What I am getting to is that the desktop is contextual and at any time I can somewhat determine how you use your system by just looking at your desktop. Although in terms of implementation, the desktop is just another folder, the way users use it is quite different.

Once in a while you spend time re-organizing things, moving things away from your cluttered desktop (and this happens just like in real life 🙂 ). Why do you do that? The reasons for this is not just that your desktop is cluttered, but also that your interests have changed over time.

One more petty observation. If you are in the habit of using more than one system, you will observe that the desktop reflects different things in different systems.

Ok now to the question of a semantic desktop. My idea of a semantic desktop is that of an intelligent desktop that knows what you are currently interested in, shows you what you like at the moment and silently archives things from your desktop (atleast move it away from the 'desktop') as your interests change and it sees that there are irrelevant things out there.

It might also contain information relating to the latest music if you are a music buff, or may be some game that you might be interested in playing if you are interested in games.

You might now wonder, how different it is from widgets that we use on our desktops? Well, there are some differences.

Widgets are 'floating' on top of your desktop. In other words they don't form part of your desktop and I see it like a work-around to not having support from Operating Systems (or the Desktop Environment) for a true semantic desktop.

My idea of a semantic desktop is that of a 'dynamically changing background'. The background image should also have other information embedded in it and this should be real-time. The information could be your contacts, local news, a music player, what not!

The most relevant thing I can think of right now is setting some 'start-pages' as your desktop background.
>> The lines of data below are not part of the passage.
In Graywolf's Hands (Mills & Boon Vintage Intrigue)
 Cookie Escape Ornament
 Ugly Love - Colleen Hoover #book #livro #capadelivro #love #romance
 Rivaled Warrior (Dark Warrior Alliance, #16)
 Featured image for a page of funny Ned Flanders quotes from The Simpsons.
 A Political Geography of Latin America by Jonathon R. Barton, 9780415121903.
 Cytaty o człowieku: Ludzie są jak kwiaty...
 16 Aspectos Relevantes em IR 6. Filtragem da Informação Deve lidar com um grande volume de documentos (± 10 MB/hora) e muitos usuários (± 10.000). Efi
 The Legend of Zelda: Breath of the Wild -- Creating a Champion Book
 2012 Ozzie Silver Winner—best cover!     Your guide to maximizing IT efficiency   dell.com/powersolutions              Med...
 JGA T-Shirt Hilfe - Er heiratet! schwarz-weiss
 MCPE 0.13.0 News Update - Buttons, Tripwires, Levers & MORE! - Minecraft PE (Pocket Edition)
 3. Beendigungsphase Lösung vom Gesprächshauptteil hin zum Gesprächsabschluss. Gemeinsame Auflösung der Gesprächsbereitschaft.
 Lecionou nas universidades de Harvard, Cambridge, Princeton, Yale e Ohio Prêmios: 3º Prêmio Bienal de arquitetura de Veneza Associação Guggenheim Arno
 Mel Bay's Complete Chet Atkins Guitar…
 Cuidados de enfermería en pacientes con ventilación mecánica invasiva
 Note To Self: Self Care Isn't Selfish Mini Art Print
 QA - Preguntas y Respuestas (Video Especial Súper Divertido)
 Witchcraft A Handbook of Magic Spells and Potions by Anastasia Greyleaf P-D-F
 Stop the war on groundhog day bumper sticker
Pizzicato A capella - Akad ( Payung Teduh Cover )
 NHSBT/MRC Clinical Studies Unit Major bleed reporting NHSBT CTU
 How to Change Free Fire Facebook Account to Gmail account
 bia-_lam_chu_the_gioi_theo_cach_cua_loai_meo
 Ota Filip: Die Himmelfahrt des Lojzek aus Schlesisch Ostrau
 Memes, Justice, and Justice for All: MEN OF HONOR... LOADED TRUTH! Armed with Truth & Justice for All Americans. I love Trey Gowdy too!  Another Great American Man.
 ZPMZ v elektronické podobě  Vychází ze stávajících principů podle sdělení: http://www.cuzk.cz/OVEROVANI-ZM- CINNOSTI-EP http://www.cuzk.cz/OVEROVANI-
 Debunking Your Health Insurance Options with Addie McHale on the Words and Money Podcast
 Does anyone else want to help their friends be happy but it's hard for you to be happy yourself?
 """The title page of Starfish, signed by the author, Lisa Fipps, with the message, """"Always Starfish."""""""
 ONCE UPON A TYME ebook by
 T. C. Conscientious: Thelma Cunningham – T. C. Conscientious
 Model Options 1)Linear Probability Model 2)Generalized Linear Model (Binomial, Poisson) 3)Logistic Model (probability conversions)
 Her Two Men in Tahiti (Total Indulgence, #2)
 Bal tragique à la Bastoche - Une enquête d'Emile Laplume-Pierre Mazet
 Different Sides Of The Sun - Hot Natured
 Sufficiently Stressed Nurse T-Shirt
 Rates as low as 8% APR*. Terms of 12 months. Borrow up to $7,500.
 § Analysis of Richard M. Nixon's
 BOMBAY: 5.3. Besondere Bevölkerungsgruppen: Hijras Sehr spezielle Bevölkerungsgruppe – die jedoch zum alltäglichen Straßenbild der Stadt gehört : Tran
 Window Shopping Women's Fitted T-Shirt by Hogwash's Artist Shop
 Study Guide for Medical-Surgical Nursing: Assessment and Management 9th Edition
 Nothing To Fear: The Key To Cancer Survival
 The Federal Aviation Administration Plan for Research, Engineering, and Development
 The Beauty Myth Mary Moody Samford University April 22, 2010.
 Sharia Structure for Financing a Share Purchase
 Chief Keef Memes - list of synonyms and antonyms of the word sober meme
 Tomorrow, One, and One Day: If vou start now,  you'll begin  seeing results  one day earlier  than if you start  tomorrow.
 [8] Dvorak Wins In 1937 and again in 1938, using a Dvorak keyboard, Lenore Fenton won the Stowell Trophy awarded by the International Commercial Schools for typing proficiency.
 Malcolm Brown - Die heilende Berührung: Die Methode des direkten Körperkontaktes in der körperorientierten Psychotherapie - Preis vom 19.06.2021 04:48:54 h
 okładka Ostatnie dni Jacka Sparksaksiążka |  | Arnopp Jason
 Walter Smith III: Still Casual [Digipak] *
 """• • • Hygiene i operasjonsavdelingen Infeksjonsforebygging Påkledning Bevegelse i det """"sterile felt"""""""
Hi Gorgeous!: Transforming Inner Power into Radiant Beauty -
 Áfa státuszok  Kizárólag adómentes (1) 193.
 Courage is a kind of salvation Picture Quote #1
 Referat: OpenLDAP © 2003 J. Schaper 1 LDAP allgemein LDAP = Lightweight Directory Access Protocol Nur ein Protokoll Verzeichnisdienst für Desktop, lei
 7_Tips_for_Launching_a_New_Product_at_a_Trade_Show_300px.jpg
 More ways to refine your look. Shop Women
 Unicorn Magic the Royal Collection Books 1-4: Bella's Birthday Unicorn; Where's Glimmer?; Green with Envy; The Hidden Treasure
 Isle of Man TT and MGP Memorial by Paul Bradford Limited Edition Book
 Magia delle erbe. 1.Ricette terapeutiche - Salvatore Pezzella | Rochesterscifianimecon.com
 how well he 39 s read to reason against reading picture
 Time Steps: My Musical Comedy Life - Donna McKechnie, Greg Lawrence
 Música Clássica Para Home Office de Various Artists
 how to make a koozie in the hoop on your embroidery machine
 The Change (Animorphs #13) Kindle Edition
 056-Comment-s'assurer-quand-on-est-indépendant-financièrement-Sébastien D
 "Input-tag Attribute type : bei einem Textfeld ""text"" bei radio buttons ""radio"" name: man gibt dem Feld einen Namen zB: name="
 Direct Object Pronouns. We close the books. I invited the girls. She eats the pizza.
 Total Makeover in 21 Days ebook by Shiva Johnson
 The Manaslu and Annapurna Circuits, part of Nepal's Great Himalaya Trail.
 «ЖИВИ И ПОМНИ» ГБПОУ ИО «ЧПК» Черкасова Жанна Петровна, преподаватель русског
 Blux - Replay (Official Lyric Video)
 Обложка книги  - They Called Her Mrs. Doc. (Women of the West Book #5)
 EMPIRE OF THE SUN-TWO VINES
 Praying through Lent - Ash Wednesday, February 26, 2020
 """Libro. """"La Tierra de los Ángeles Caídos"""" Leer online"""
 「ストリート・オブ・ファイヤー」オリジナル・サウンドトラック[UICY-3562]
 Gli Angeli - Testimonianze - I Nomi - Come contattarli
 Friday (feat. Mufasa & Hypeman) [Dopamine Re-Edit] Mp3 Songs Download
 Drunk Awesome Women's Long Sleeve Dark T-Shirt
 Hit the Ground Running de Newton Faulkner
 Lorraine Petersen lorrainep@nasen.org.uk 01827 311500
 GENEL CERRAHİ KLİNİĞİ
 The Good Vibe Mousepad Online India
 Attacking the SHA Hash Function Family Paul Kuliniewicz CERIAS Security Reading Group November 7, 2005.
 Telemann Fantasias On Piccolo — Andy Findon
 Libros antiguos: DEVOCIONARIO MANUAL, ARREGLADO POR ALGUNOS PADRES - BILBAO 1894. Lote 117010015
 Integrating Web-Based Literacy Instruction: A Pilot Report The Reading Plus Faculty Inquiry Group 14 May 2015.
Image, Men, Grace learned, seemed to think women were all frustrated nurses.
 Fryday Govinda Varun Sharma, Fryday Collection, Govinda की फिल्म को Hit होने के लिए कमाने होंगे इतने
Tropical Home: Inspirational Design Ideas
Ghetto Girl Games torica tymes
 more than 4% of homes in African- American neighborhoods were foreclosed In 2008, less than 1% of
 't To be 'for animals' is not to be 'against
Start pages could be something like Google IG or My Yahoo, My MSN or say Goowy.

Of course, we are not even close to what I see as a real semantic desktop. But I guess we are making some major advancements in this direction and the day is not far-off when I will see my information totally organized and I see the realization of 'information-on-demand'.

So to wind up, how can this happen? Being a semantic web enthusiast, I will naturally expect semantic web to solve the problem of providing data and applying views on data stores. Then there is a need for operating systems (or the desktop environment) to provide support for such an environment. For example, the synchronization interval in the case of the example above is 1 day! That is not even close to 'real-time'. The widgets that we see today should not be floating around, but should be truly embedded into the desktop and should prop up if we need to interact with it, but otherwise stay there just as a provider of information.

Now someone may say that widgets can be configured to not float around. For example, Yahoo Widgets has this option of Konspose mode or moving the widgets to a lower layer.

I however feel there are vital differences between widgets and semantic desktops.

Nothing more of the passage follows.